[DIRECTIVE A] In the book review, which book does the reviewer hold up as a non-fiction book that tells a wonderful story?

[QUOTED PASSAGE]
--------------------------------
One criticism of the book I have is that it feels a bit too dry. The book is describing all kinds of interesting phenomena, but it does so in a really scientific way. Don’t get me wrong, I like science, but I also like a story in my non-fiction hardback book. Six Degrees is a good example of a great non-fiction book that tells a wonderful story. The narrative fits together well and the content is interesting. Duncan Watts is good at both science and storytelling. You could compare this against Malcolm Gladwell, who is good at telling a story but stinks at actual science. He kind of makes stuff up and jumps to conclusions that aren’t really backed by anything factual. Christakis and Fowler (which one did more writing?) are great at the science but the story lacks a clear narrative. Extending the idea for Pasteur’s Quadrant, Gladwell is in the “only story” quadrant, Christakis/Fowler seem to be closer to the “only science” quadrant, and Watt sits pretty well in “story + science” quadrant. Freakanomics authors Dubner and Levitt seem to fit into “story + science” though sometimes I feel they like to jump to conclusions like Gladwell does. If I were a researcher-cum-book-writer, I think I’d like to sit in that Watts quadrant myself.
Overall, I think the book is compelling and interesting. The ideas from the book have already gotten my head juices flowing and thinking about future network analysis directions. Connected could definitely be improved by including some underlying narrative or cohesive theme, but it’s still worth reading as it is.
Next on my plate is “Linked” by the guy who was named after that preferential attachment network model thing. Or was it the other way around? I just realized that the set of names for these network analysis books is growing smaller day by day! We’ve already seen books called “Linked,” “Connected,” “Nexus,” and “Six Degrees.” I wonder what the next one will be called? “Affixed?” “Conjoined?” “Hooked Up?” Maybe I should claim the name of my book before someone else does.
--------------------------------
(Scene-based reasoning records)
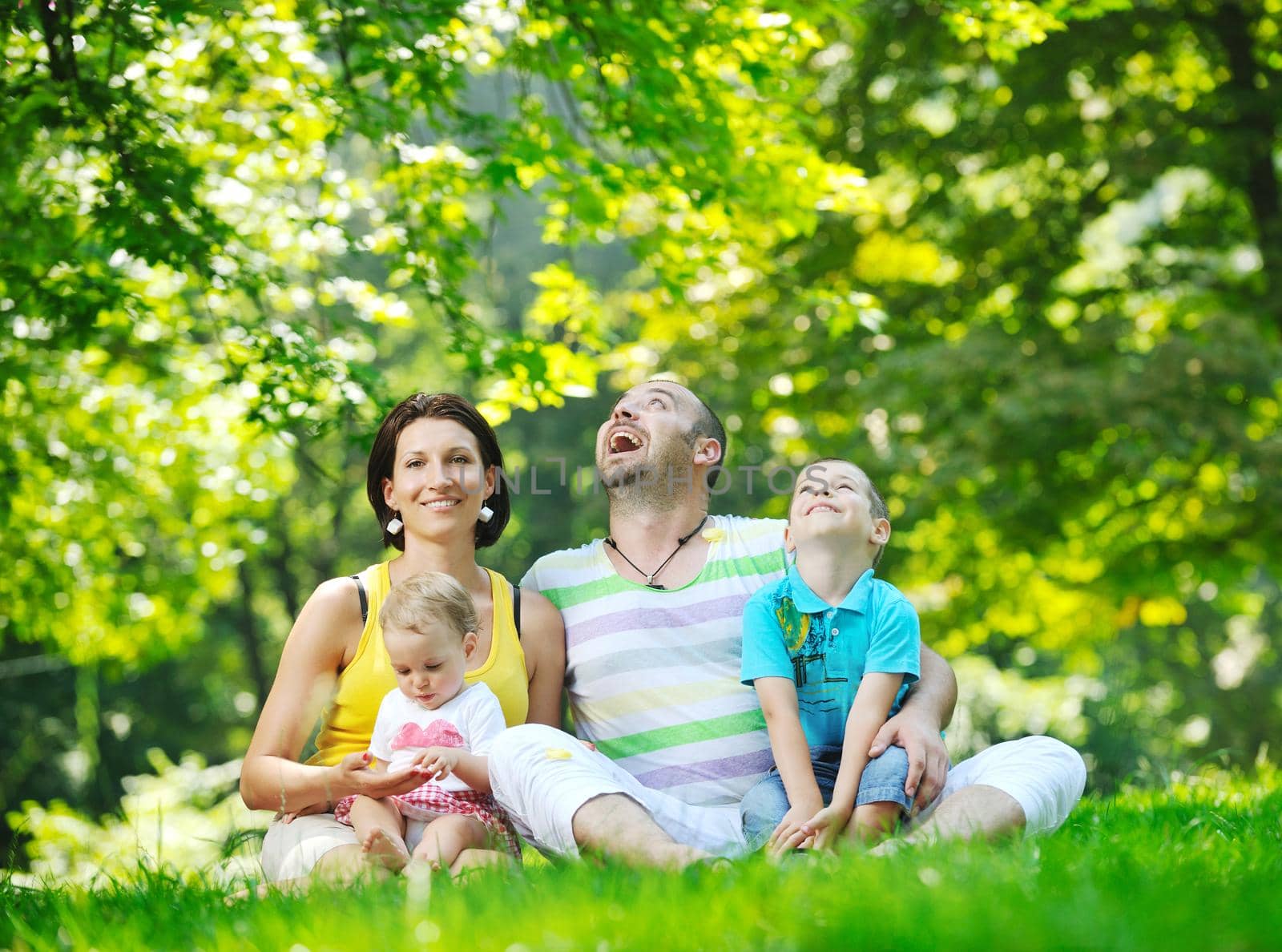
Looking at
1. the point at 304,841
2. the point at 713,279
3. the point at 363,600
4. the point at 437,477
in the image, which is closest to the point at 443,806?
the point at 304,841

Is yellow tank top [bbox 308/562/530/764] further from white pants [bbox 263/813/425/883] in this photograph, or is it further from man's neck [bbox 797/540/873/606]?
man's neck [bbox 797/540/873/606]

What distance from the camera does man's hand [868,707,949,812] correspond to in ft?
10.1

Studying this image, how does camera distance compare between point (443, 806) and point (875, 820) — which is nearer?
point (875, 820)

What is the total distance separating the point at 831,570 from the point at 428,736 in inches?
50.5

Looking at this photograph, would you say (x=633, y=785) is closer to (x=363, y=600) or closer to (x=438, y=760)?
(x=438, y=760)

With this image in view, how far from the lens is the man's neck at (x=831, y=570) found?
345 cm

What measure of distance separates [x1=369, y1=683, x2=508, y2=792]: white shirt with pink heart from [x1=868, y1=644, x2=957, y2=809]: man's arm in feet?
3.59

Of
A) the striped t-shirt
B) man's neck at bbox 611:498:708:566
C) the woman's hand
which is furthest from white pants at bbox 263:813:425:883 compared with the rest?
man's neck at bbox 611:498:708:566

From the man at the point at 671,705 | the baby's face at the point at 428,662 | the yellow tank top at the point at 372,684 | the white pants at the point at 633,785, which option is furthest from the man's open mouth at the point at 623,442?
the white pants at the point at 633,785

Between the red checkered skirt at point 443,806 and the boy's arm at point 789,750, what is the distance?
80 centimetres

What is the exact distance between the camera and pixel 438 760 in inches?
120

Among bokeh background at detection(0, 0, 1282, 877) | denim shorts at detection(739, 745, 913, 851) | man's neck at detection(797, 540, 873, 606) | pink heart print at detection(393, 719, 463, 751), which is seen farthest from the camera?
bokeh background at detection(0, 0, 1282, 877)

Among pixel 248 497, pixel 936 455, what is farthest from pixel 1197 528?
pixel 248 497

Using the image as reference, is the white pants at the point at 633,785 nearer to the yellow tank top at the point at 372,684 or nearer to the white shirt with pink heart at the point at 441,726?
the white shirt with pink heart at the point at 441,726
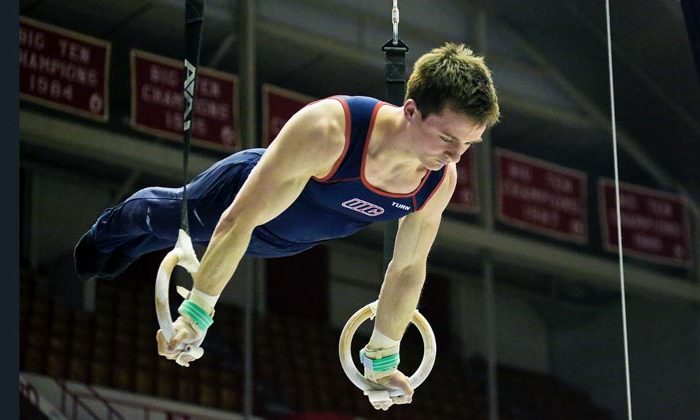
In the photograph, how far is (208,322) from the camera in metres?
3.45

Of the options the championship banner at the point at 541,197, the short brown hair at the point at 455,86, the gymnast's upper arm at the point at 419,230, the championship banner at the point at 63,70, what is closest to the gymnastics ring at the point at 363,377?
the gymnast's upper arm at the point at 419,230

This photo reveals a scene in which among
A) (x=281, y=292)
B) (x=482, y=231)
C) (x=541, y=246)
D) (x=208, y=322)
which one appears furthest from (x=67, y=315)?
(x=208, y=322)

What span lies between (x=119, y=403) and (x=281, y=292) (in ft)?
10.6

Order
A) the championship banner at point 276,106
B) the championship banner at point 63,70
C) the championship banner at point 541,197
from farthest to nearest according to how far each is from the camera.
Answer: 1. the championship banner at point 541,197
2. the championship banner at point 276,106
3. the championship banner at point 63,70

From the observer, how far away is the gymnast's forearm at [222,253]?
3.45 m

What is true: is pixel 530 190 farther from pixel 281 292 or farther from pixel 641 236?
pixel 281 292

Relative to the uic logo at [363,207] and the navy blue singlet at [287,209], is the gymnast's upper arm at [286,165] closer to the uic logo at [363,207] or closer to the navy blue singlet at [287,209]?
the navy blue singlet at [287,209]

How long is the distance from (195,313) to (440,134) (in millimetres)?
781

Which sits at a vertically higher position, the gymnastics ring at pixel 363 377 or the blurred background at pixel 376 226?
the blurred background at pixel 376 226

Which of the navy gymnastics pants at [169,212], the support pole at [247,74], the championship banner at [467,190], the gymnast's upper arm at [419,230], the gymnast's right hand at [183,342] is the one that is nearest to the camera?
the gymnast's right hand at [183,342]

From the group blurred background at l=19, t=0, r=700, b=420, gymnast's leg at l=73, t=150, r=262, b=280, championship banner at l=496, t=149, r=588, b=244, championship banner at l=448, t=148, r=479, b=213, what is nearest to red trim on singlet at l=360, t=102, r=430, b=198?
gymnast's leg at l=73, t=150, r=262, b=280

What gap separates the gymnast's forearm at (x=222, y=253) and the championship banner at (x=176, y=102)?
22.1 feet

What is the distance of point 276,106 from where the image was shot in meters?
10.8

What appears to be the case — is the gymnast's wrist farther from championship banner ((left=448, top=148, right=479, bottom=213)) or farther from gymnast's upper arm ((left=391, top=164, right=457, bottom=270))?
championship banner ((left=448, top=148, right=479, bottom=213))
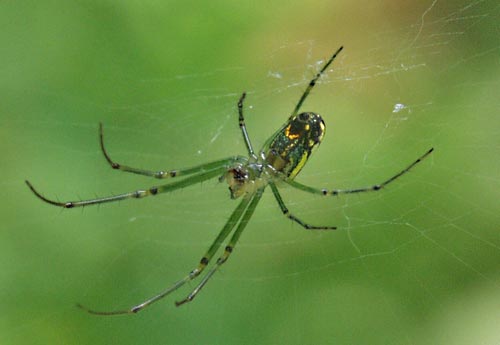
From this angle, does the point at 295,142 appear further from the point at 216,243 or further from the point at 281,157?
the point at 216,243

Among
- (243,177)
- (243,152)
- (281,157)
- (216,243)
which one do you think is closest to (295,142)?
(281,157)

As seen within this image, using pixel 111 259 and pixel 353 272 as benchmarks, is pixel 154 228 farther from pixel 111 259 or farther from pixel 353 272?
pixel 353 272

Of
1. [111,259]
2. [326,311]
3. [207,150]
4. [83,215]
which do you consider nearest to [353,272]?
[326,311]

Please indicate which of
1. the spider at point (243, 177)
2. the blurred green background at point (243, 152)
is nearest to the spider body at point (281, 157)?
the spider at point (243, 177)

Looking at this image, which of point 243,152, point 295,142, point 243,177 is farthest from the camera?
point 243,152

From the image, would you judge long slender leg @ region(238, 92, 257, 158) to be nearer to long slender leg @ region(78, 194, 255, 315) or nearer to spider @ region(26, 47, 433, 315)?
spider @ region(26, 47, 433, 315)

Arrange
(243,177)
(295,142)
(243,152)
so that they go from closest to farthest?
(295,142), (243,177), (243,152)
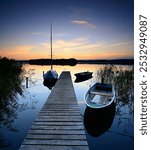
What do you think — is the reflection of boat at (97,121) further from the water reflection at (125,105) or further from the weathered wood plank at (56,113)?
the weathered wood plank at (56,113)

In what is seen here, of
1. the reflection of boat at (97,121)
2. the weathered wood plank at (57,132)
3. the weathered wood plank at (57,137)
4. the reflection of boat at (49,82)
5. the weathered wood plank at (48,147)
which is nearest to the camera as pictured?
the weathered wood plank at (48,147)

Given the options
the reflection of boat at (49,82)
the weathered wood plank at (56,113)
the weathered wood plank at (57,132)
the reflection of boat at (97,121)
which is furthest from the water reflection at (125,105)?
the reflection of boat at (49,82)

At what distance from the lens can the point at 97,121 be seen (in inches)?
368

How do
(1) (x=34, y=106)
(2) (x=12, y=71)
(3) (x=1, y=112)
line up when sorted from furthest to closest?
(2) (x=12, y=71)
(1) (x=34, y=106)
(3) (x=1, y=112)

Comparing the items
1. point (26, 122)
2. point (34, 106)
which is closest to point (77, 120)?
point (26, 122)

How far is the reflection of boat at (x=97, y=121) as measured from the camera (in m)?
8.74

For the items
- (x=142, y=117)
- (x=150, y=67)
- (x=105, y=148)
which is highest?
(x=150, y=67)

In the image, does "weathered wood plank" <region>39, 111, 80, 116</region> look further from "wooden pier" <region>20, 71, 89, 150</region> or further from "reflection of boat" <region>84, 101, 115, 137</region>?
"reflection of boat" <region>84, 101, 115, 137</region>

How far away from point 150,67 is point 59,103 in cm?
478

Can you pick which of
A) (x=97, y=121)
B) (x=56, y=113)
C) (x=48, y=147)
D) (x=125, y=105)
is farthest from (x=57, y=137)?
(x=125, y=105)

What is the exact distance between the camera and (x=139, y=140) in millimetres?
5477

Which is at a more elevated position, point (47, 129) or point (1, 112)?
point (47, 129)

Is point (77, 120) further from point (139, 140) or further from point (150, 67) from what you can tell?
point (150, 67)

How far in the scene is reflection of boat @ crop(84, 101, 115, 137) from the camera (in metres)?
8.74
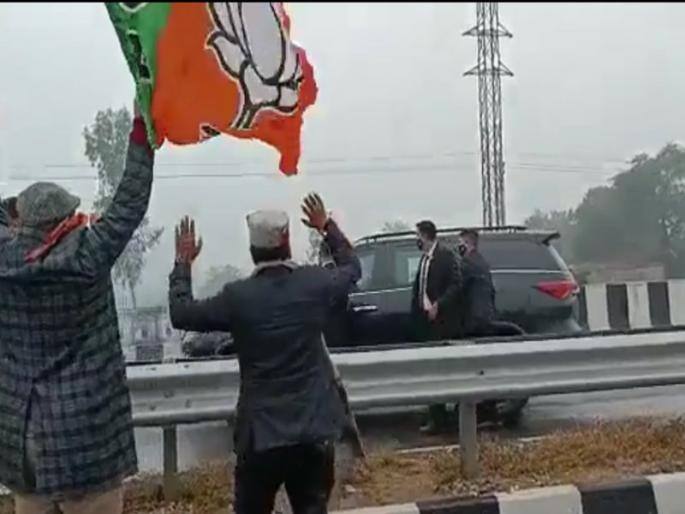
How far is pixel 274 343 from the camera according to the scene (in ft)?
12.5

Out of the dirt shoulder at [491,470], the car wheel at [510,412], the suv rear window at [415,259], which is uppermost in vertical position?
the suv rear window at [415,259]

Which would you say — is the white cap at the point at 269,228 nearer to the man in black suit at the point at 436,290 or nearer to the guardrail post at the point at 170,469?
the guardrail post at the point at 170,469

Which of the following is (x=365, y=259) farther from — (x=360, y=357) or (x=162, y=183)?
(x=360, y=357)

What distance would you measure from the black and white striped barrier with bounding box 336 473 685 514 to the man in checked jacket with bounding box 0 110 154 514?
1.97m

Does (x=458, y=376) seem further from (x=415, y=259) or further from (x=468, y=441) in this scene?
(x=415, y=259)

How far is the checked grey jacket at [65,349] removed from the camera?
356 centimetres

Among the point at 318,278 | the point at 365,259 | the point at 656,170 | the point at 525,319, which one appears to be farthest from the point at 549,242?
the point at 318,278

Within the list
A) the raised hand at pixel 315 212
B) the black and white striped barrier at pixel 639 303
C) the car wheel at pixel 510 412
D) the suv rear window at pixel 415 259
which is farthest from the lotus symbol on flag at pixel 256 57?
the black and white striped barrier at pixel 639 303

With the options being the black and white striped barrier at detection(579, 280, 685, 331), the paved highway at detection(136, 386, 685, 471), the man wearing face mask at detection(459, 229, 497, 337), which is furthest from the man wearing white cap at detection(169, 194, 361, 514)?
the black and white striped barrier at detection(579, 280, 685, 331)

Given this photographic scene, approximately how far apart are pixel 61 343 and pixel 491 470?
9.94 ft

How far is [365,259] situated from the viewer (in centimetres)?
1008

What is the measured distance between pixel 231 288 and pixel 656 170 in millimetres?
10046

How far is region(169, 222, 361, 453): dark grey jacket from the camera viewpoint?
150 inches

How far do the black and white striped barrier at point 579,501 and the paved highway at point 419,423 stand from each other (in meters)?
1.29
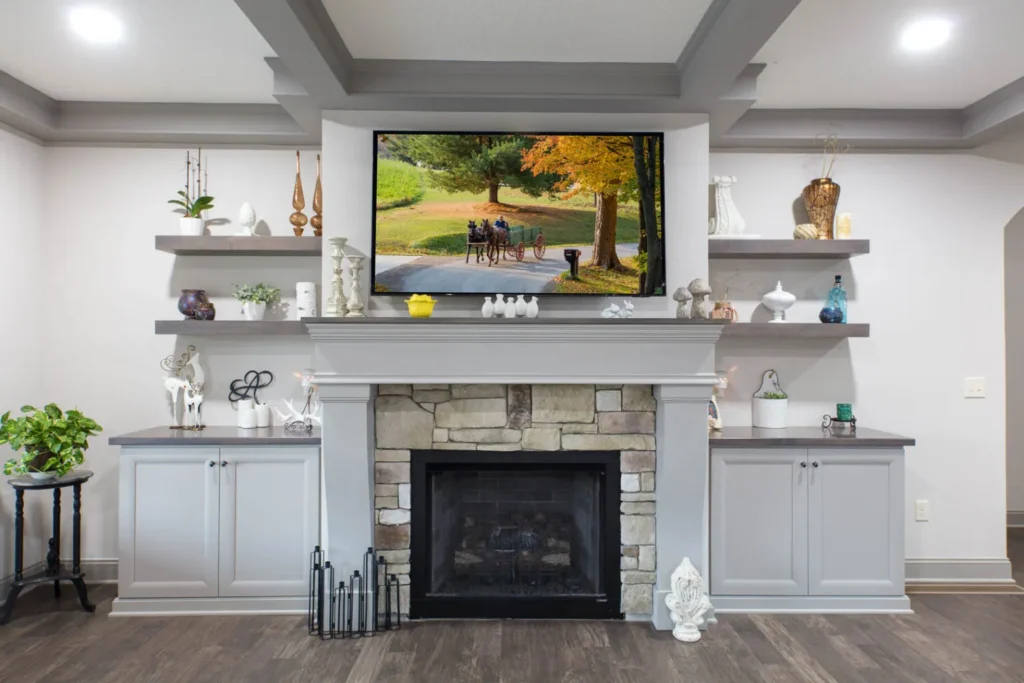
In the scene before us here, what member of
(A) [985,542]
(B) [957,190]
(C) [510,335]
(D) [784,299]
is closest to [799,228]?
(D) [784,299]

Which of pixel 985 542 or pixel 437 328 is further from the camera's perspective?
pixel 985 542

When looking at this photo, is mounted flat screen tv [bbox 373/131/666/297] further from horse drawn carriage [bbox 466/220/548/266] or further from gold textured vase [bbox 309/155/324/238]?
gold textured vase [bbox 309/155/324/238]

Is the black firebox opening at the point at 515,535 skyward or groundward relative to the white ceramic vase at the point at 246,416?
groundward

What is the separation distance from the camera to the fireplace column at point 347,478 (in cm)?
303

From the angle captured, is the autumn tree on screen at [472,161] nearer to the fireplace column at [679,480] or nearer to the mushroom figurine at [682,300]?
the mushroom figurine at [682,300]

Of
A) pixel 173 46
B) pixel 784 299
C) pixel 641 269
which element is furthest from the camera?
pixel 784 299

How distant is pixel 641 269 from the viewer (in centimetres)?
318

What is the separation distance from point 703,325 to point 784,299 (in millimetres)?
856

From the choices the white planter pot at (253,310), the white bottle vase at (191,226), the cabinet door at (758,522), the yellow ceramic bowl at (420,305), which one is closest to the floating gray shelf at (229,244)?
the white bottle vase at (191,226)

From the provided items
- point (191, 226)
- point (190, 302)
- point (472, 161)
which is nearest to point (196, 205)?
point (191, 226)

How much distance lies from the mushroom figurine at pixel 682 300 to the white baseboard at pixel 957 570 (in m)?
2.00

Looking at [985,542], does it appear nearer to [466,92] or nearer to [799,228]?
[799,228]

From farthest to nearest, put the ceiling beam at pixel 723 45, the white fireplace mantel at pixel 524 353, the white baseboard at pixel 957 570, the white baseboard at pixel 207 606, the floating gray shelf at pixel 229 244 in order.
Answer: the white baseboard at pixel 957 570, the floating gray shelf at pixel 229 244, the white baseboard at pixel 207 606, the white fireplace mantel at pixel 524 353, the ceiling beam at pixel 723 45

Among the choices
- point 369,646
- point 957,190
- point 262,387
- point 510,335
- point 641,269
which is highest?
point 957,190
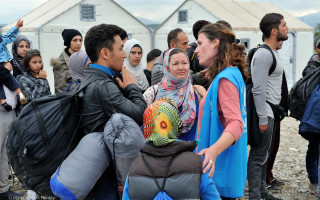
--------------------------------
[DIRECTIVE B] Return everything in the entries from the line containing "How much distance" down to the end of the entries, word for word, leaving out any pictures.

[SOLUTION A] Six Degrees

[SOLUTION B]
How much distance lies from the mushroom figurine at pixel 682 300 to the white baseboard at pixel 957 570 (in m)?
2.00

Looking at [985,542], does it appear nearer to [466,92] or nearer to [799,228]?
[799,228]

From farthest to nearest, put the ceiling beam at pixel 723 45, the white fireplace mantel at pixel 524 353, the white baseboard at pixel 957 570, the white baseboard at pixel 207 606, the floating gray shelf at pixel 229 244 in order.
Answer: the white baseboard at pixel 957 570, the floating gray shelf at pixel 229 244, the white baseboard at pixel 207 606, the white fireplace mantel at pixel 524 353, the ceiling beam at pixel 723 45

Among the choices
- point 369,646
- point 957,190
- point 262,387
- point 510,335
- point 641,269
which is highest?
point 957,190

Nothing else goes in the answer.